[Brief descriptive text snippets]
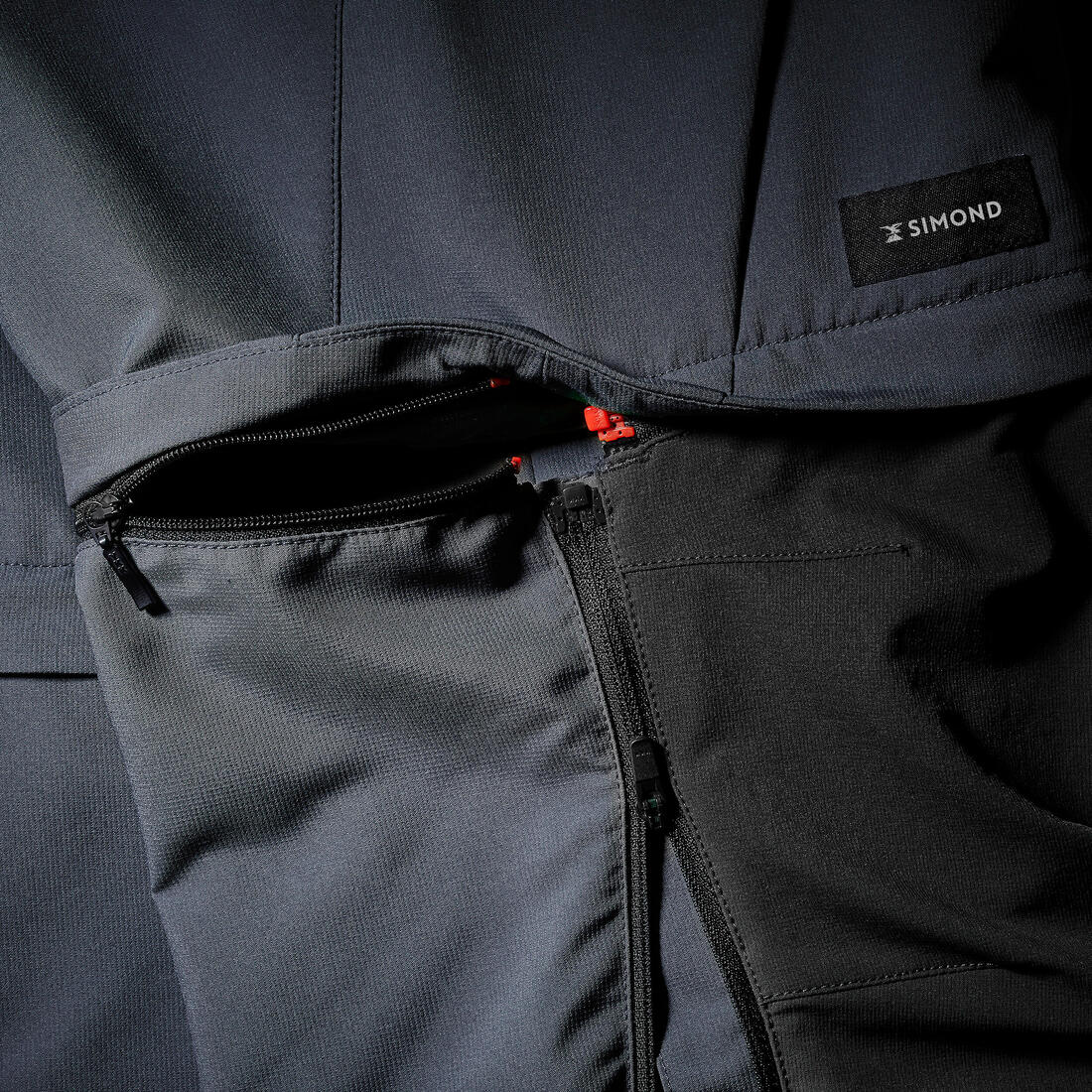 PANTALÓN DE SENDERISMO TRANSFORMABLE  EN 1 RESISTENTE HOMBRE - MT500 - Image 9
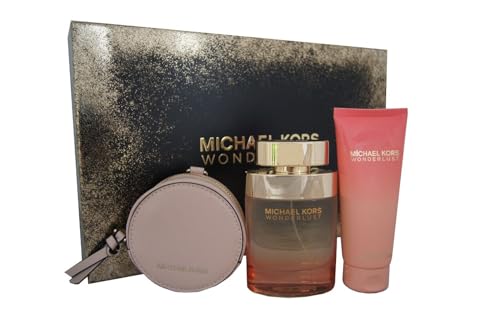 Michael Kors Wonderlust Eau de Parfum 100ml. + Body Lotion 100ml. & Round Purse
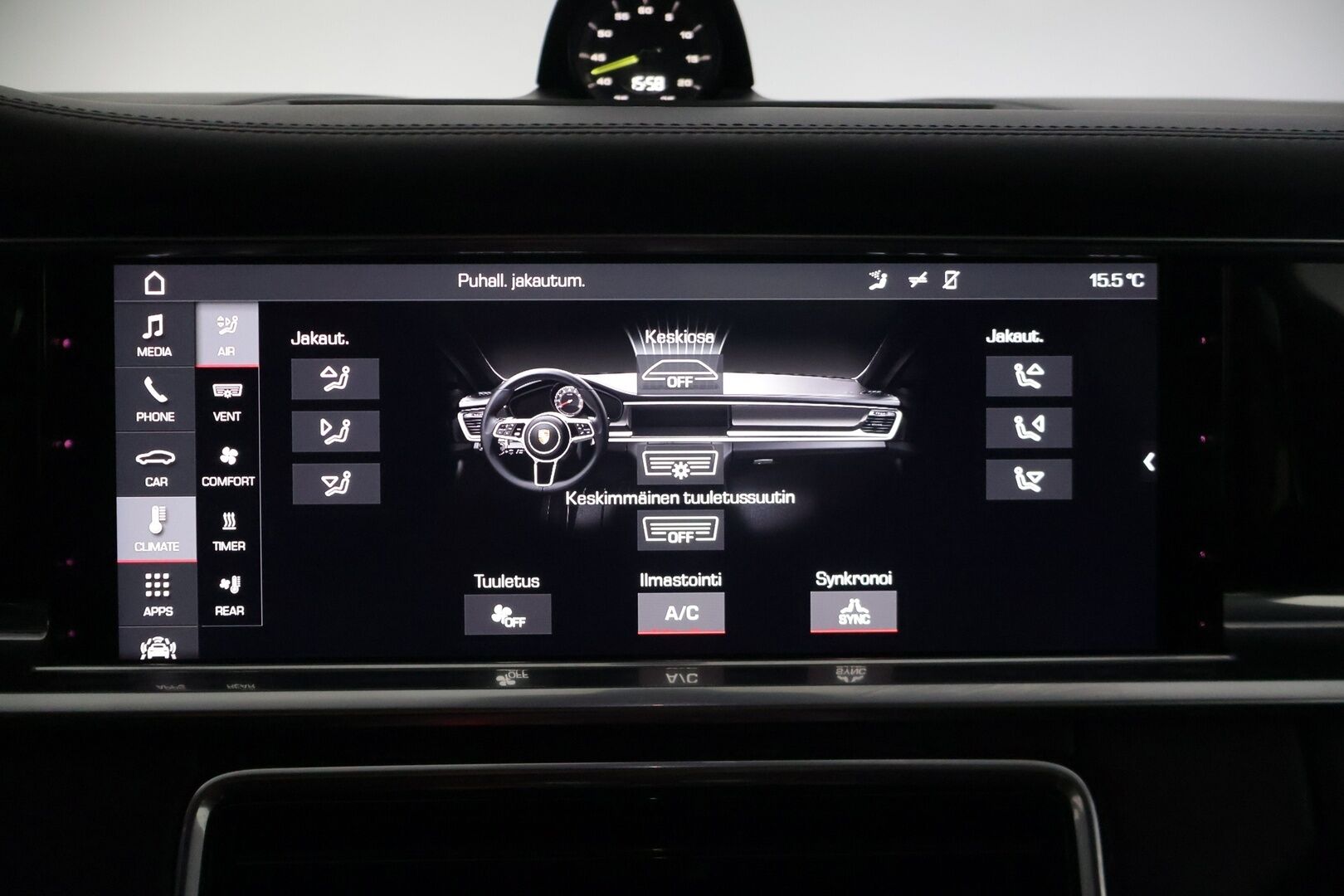 Porsche Panamera 2018 4 E-Hybrid - | Huippuvarusteet | 4-Pyöräohjaus | Imuovet | Hieronta | Ilmastoidut 14-ist. | Takanäyttö | Sport Chrono | BOSE | 360 | Sport-Putkisto | PDLS+ | PASM |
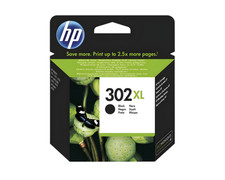 HP 302XL Schwarz Tintenpatrone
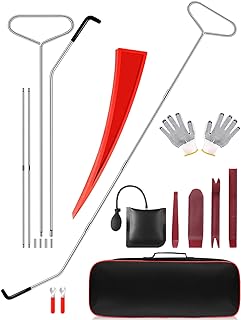 Kit de herramientas de reparación de automóviles, herramienta de emergencia con bolsa de transporte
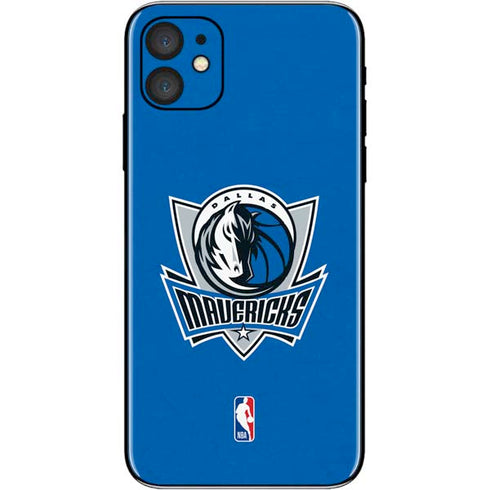 NBA Dallas Mavericks Distressed iPhone 11 Skin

▸ **PROBLEM DESCRIPTION**: Copy every line of the listing word for word, but leave out the pictures.

▸ **PROBLEM SOLUTION**:
 PANTALÓN DE SENDERISMO TRANSFORMABLE  EN 1 RESISTENTE HOMBRE - MT500 - Image 9
 Michael Kors Wonderlust Eau de Parfum 100ml. + Body Lotion 100ml. & Round Purse
 Porsche Panamera 2018 4 E-Hybrid - | Huippuvarusteet | 4-Pyöräohjaus | Imuovet | Hieronta | Ilmastoidut 14-ist. | Takanäyttö | Sport Chrono | BOSE | 360 | Sport-Putkisto | PDLS+ | PASM |
 HP 302XL Schwarz Tintenpatrone
 Kit de herramientas de reparación de automóviles, herramienta de emergencia con bolsa de transporte
 NBA Dallas Mavericks Distressed iPhone 11 Skin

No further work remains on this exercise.